**TASK REQUIREMENTS**
The answer is the full listing restated exactly, without any pictures.
= = = =
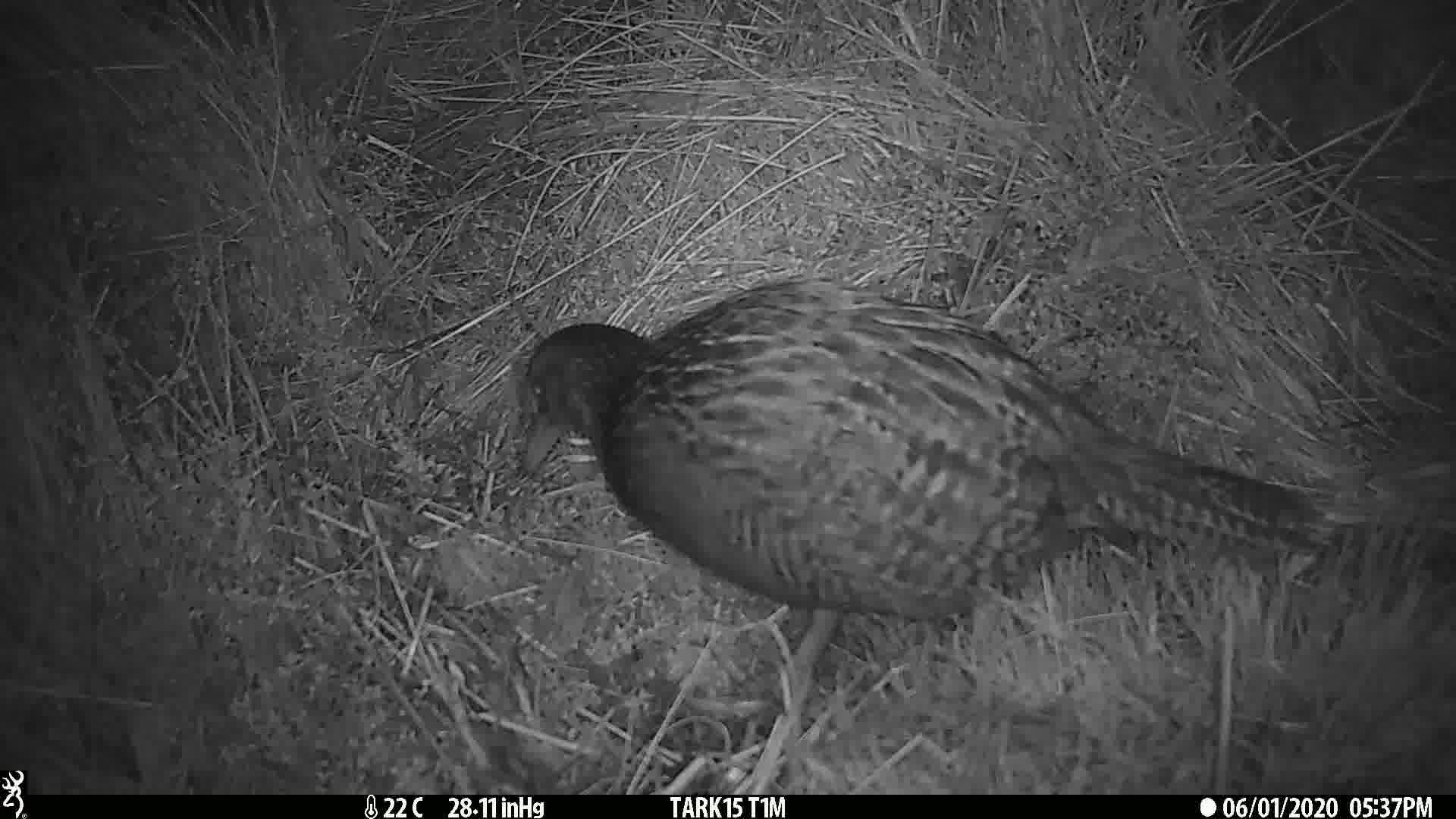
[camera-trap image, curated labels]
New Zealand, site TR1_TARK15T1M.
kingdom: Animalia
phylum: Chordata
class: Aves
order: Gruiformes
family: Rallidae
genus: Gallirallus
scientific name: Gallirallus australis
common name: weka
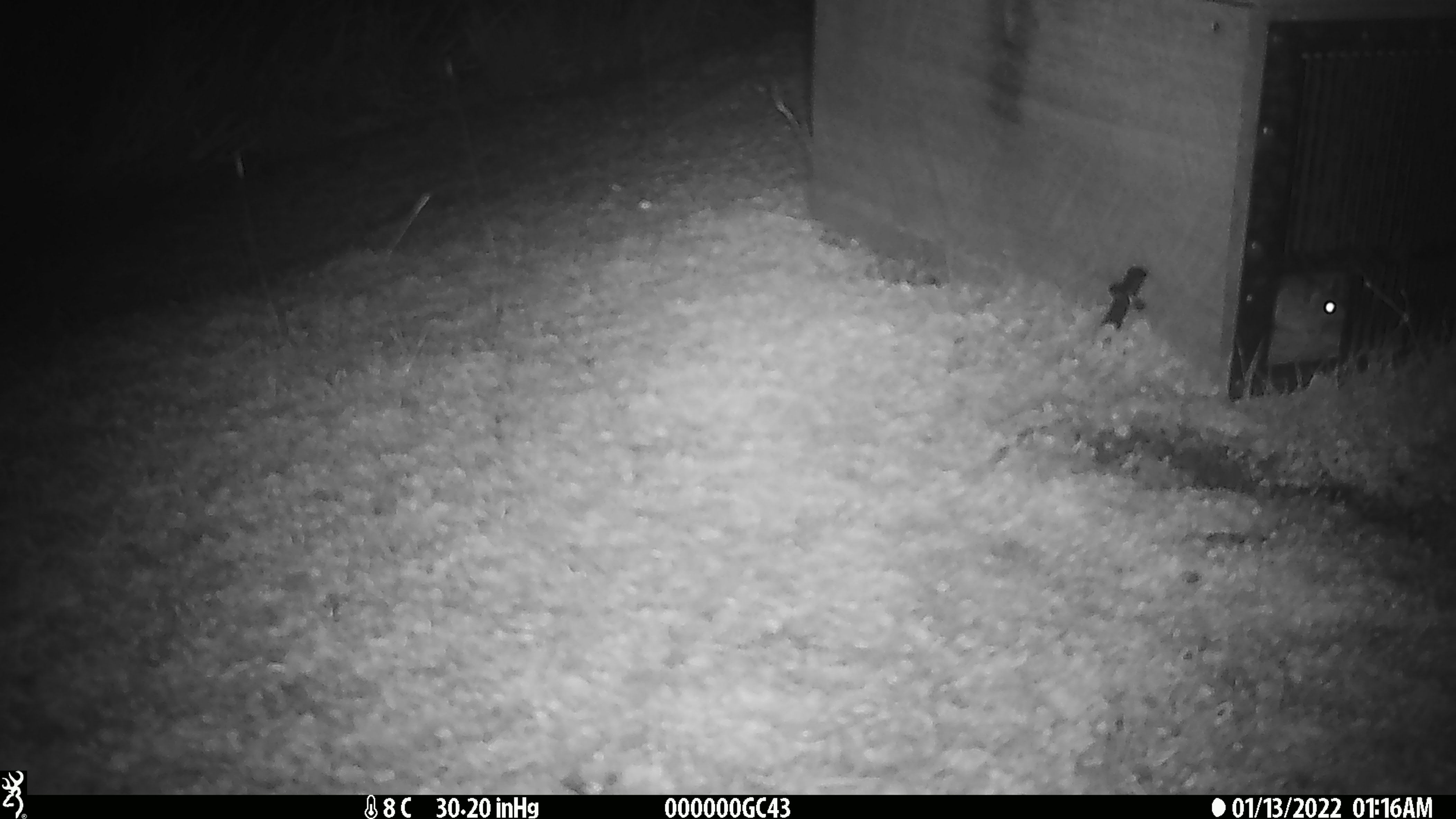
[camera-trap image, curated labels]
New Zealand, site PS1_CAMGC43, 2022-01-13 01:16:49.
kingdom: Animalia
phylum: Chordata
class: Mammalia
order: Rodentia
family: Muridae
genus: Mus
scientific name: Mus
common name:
= = = =
**EXERCISE SOLUTION**
[camera-trap image, curated labels]
New Zealand, site TR1_TARK15T1M.
kingdom: Animalia
phylum: Chordata
class: Aves
order: Gruiformes
family: Rallidae
genus: Gallirallus
scientific name: Gallirallus australis
common name: weka
[camera-trap image, curated labels]
New Zealand, site PS1_CAMGC43, 2022-01-13 01:16:49.
kingdom: Animalia
phylum: Chordata
class: Mammalia
order: Rodentia
family: Muridae
genus: Mus
scientific name: Mus
common name:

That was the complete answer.